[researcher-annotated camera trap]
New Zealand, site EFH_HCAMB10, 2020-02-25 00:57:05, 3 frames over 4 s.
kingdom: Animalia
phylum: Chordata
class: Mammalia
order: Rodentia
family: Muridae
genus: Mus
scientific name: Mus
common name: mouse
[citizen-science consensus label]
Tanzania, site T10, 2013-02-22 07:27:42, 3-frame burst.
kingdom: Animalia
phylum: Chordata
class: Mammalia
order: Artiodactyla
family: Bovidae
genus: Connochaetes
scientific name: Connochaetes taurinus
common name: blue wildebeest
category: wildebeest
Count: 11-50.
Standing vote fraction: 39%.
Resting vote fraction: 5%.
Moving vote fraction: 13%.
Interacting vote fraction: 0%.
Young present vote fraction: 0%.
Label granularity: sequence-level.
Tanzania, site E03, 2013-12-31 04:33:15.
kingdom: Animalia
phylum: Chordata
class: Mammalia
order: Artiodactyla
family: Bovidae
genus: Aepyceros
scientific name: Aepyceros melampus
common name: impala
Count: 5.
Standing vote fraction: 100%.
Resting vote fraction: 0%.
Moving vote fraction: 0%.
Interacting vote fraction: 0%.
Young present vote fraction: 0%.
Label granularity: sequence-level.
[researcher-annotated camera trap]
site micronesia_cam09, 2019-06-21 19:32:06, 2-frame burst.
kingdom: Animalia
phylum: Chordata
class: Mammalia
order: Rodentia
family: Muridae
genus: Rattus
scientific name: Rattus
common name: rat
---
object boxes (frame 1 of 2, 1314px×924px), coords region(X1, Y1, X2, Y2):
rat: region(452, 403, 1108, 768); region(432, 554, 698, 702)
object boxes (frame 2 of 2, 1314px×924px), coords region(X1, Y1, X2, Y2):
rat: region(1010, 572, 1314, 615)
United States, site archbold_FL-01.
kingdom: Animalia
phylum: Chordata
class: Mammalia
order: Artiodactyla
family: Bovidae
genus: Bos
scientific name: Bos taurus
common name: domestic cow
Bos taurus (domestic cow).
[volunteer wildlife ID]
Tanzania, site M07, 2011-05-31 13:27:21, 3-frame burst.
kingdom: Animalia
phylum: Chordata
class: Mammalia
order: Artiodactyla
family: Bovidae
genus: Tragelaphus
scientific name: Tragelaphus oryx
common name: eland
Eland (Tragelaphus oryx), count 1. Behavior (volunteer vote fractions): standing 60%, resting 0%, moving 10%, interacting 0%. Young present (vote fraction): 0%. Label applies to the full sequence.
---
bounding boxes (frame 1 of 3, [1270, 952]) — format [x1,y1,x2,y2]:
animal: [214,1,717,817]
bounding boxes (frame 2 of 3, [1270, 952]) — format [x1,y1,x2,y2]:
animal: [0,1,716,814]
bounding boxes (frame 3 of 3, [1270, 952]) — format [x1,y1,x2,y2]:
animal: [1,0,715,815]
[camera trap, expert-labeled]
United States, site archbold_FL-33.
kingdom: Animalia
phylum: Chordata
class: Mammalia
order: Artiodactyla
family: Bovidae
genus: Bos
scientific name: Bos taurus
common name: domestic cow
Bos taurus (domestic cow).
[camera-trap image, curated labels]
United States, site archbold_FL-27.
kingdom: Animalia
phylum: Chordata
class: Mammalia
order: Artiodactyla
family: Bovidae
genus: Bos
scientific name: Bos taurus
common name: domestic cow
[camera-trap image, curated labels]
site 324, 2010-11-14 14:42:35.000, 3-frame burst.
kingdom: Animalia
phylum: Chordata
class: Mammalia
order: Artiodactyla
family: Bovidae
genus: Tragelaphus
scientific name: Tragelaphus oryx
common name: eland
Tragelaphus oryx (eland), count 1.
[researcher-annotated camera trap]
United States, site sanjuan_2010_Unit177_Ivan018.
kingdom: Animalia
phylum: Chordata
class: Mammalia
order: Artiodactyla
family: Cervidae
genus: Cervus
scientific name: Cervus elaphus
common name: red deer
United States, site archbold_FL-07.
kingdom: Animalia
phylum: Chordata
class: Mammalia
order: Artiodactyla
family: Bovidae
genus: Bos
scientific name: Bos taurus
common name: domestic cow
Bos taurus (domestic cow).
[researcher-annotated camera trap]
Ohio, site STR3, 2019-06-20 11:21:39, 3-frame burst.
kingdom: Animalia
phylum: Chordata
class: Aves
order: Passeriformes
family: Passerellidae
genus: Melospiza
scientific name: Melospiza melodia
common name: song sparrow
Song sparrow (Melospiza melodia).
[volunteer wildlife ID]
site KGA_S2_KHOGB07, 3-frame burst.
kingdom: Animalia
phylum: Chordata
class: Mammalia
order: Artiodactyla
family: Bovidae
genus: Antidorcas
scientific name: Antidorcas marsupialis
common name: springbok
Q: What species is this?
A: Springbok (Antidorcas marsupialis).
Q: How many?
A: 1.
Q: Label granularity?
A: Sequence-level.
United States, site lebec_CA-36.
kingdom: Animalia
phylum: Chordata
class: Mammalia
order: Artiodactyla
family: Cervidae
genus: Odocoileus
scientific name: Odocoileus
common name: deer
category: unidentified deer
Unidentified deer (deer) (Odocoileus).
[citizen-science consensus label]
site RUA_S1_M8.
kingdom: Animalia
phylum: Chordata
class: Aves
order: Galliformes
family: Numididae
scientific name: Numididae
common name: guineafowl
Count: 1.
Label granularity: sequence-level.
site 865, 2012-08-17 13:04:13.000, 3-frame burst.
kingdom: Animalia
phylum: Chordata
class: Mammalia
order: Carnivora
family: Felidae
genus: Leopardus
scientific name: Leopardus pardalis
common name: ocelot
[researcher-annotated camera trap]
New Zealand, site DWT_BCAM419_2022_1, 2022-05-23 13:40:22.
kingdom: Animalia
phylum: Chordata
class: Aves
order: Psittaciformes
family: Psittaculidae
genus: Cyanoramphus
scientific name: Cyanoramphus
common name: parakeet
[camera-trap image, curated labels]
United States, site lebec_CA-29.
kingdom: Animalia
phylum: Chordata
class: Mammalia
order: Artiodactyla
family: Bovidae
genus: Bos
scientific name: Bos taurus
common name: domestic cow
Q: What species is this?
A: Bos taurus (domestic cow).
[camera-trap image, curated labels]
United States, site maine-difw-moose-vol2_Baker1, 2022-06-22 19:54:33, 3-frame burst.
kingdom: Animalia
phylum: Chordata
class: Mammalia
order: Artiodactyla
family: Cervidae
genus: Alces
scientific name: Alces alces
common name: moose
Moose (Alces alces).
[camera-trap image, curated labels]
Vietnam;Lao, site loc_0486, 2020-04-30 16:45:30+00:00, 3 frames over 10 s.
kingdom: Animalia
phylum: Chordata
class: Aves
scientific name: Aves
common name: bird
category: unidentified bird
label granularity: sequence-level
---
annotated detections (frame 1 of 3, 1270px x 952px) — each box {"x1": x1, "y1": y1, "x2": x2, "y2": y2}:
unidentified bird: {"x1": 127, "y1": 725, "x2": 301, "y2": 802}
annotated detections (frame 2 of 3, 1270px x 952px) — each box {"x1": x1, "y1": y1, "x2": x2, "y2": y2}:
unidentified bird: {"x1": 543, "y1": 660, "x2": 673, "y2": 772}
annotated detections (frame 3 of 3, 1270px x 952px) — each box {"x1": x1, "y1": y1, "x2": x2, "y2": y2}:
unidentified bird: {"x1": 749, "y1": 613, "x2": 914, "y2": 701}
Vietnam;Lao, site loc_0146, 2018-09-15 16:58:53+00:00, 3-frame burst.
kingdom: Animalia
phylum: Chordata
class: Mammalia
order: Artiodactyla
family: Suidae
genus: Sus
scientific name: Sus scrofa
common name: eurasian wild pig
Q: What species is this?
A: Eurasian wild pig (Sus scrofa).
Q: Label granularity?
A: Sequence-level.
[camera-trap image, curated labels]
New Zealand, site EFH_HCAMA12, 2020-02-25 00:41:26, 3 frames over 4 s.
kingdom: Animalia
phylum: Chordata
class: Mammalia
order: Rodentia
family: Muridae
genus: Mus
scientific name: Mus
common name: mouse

ACTION ITEM: Copy range, inclusive: the line holding "common name: springbok" to the line holding "common name: deer". Reproduce exactly those lines of the records above and no others.

REPLY:
common name: springbok
Q: What species is this?
A: Springbok (Antidorcas marsupialis).
Q: How many?
A: 1.
Q: Label granularity?
A: Sequence-level.
United States, site lebec_CA-36.
kingdom: Animalia
phylum: Chordata
class: Mammalia
order: Artiodactyla
family: Cervidae
genus: Odocoileus
scientific name: Odocoileus
common name: deer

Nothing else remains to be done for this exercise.